A pesquisa mostrou que dados do Juizado da Infância e Juventude, do Conselho Municipal dos Direitos da Criança e do Adolescente e do Projeto Polos de Belo Horizonte revelam o crescimento de mais de 30% dos casos de violência contra a criança e o adolescente na pandemia.
Denúncias relativas a esse público atingiram o maior patamar desde 2013, em relação direta com a pandemia. Neste ano, o Disque 100 registrou mais de 95 mil denúncias e em 67% dos casos elas se referiam a violência doméstica contra crianças e adolescentes.
Minas está entre os estados que mais utilizaram o Disque 100 para relatar esse tipo de violação.

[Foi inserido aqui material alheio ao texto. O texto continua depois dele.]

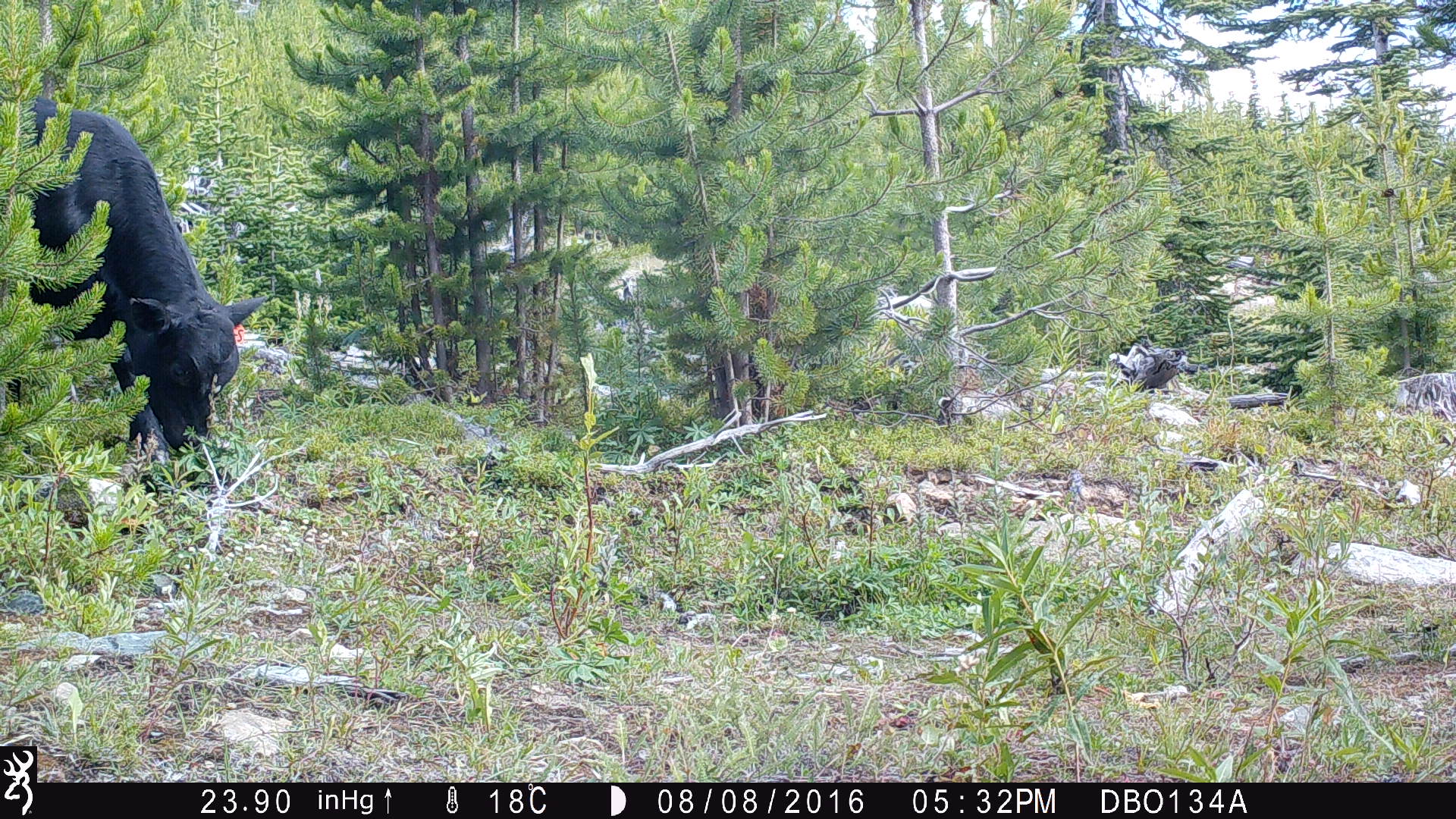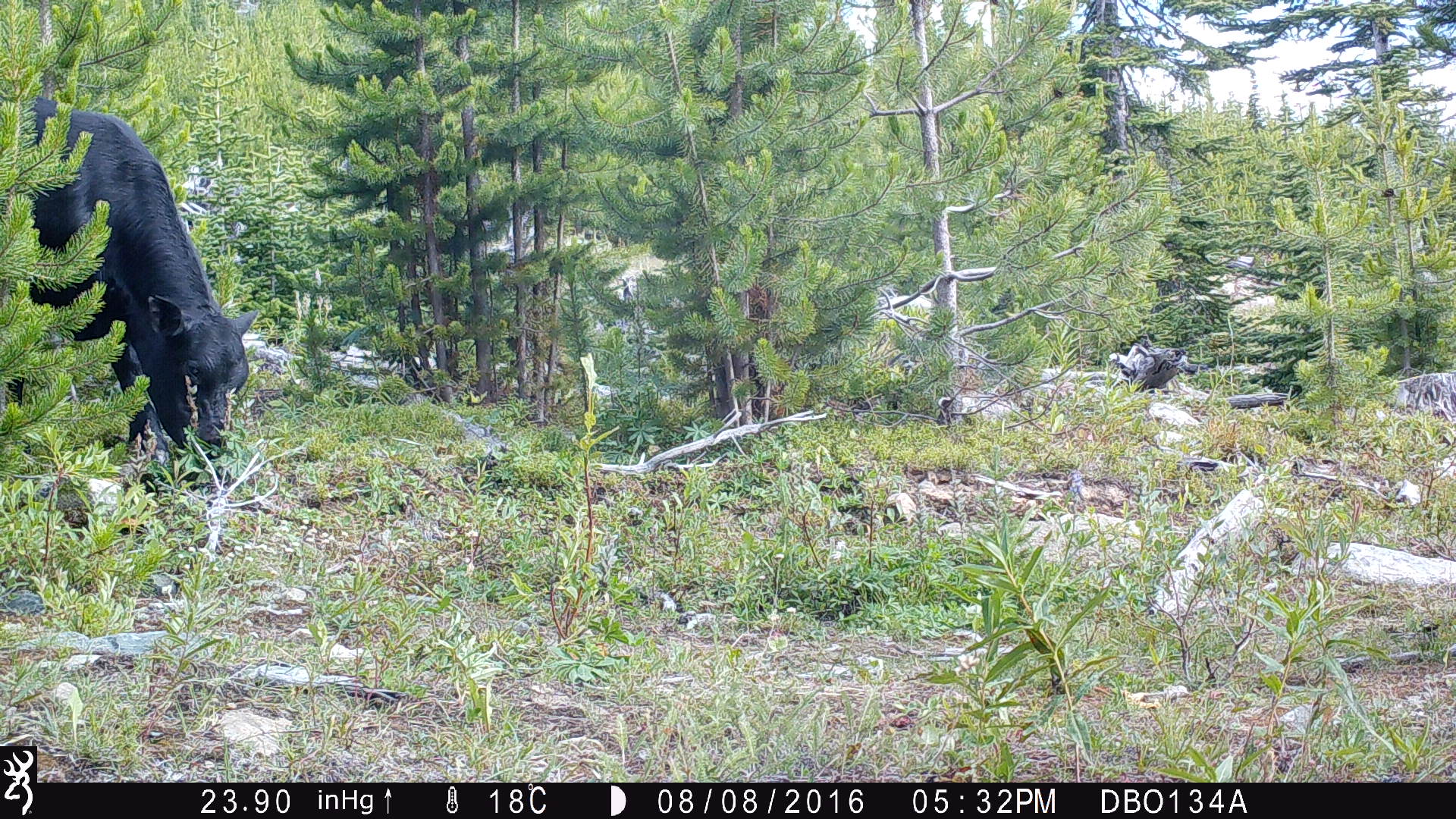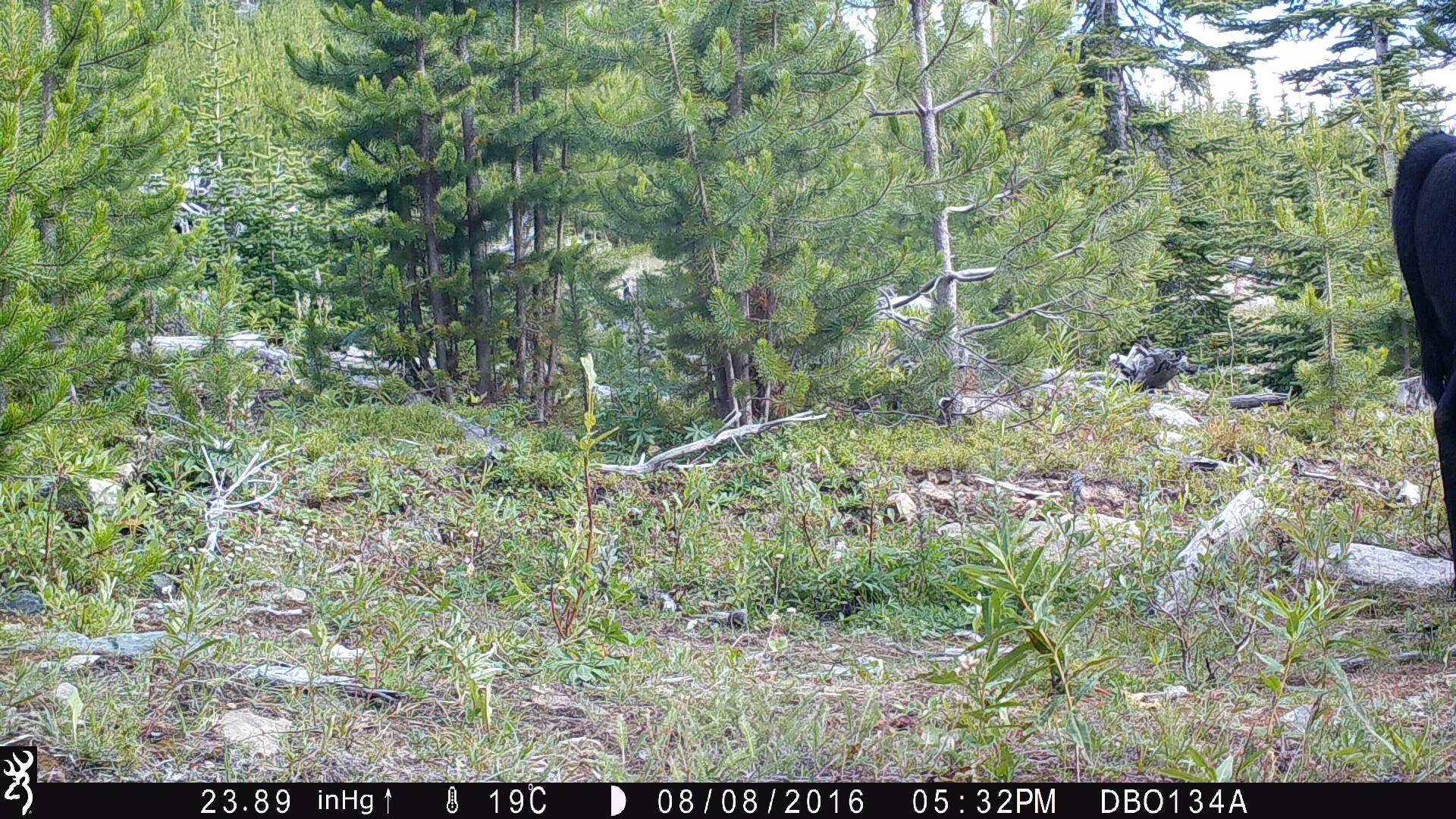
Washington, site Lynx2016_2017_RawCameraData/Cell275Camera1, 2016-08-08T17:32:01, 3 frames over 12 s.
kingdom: Animalia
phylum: Chordata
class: Mammalia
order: Artiodactyla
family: Bovidae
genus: Bos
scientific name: Bos taurus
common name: domestic cattle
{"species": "domestic cattle (Bos taurus)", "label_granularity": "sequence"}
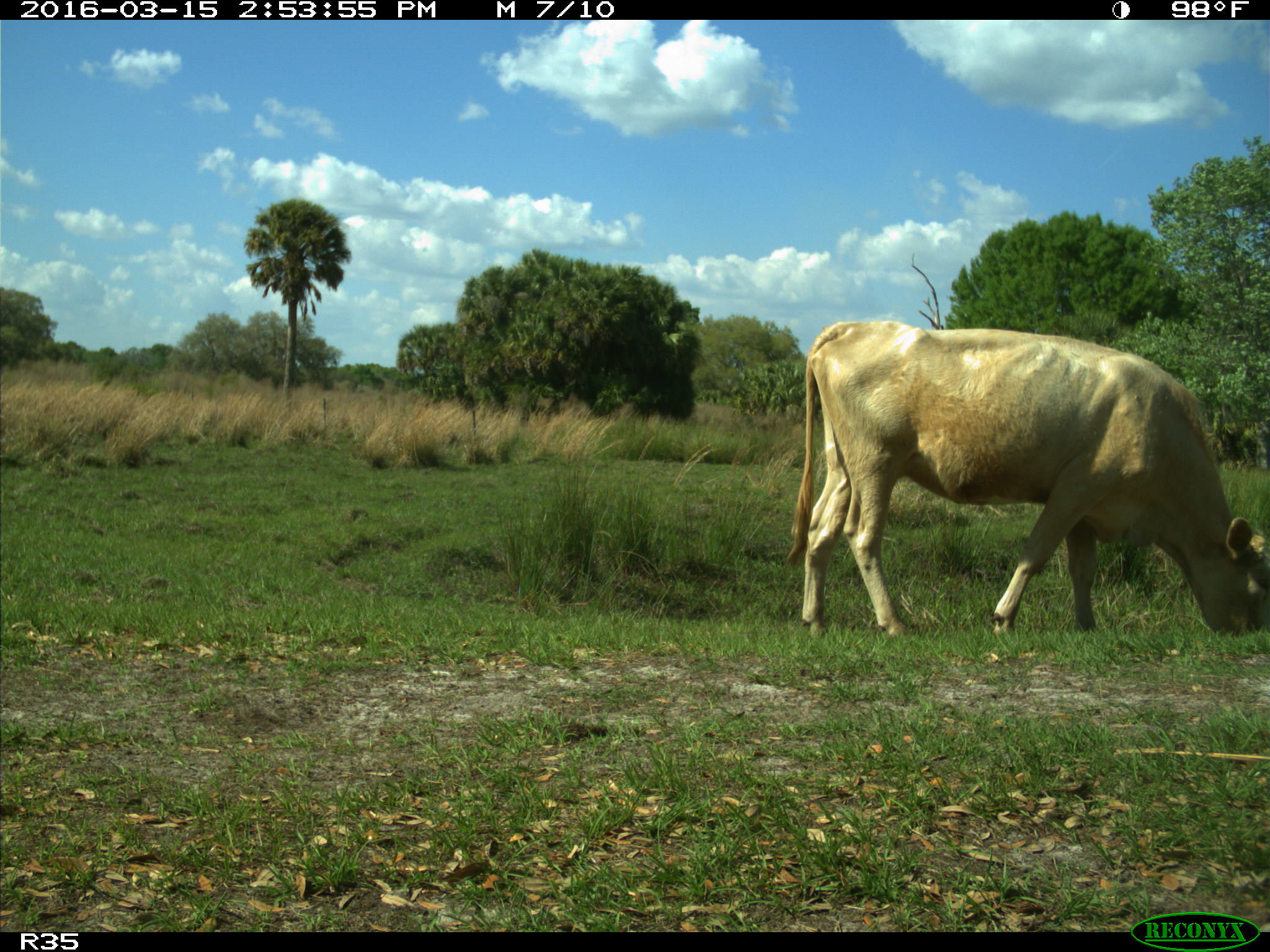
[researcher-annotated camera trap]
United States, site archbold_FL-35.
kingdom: Animalia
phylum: Chordata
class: Mammalia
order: Artiodactyla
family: Bovidae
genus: Bos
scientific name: Bos taurus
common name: domestic cow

Com 12.040 denúncias, ficou atrás de São Paulo, com 23.870, e acima do Rio de Janeiro, com 11.470. Esses estados concentram metade das situações denunciadas do país.
Grande parte dessas situações tem como vítimas crianças de 5 a 9 anos, e o principal agressor é o pai ou a mãe (59% dos casos), seguido por padrasto ou madrasta (6%), avô ou avó (3%), e tio (3%).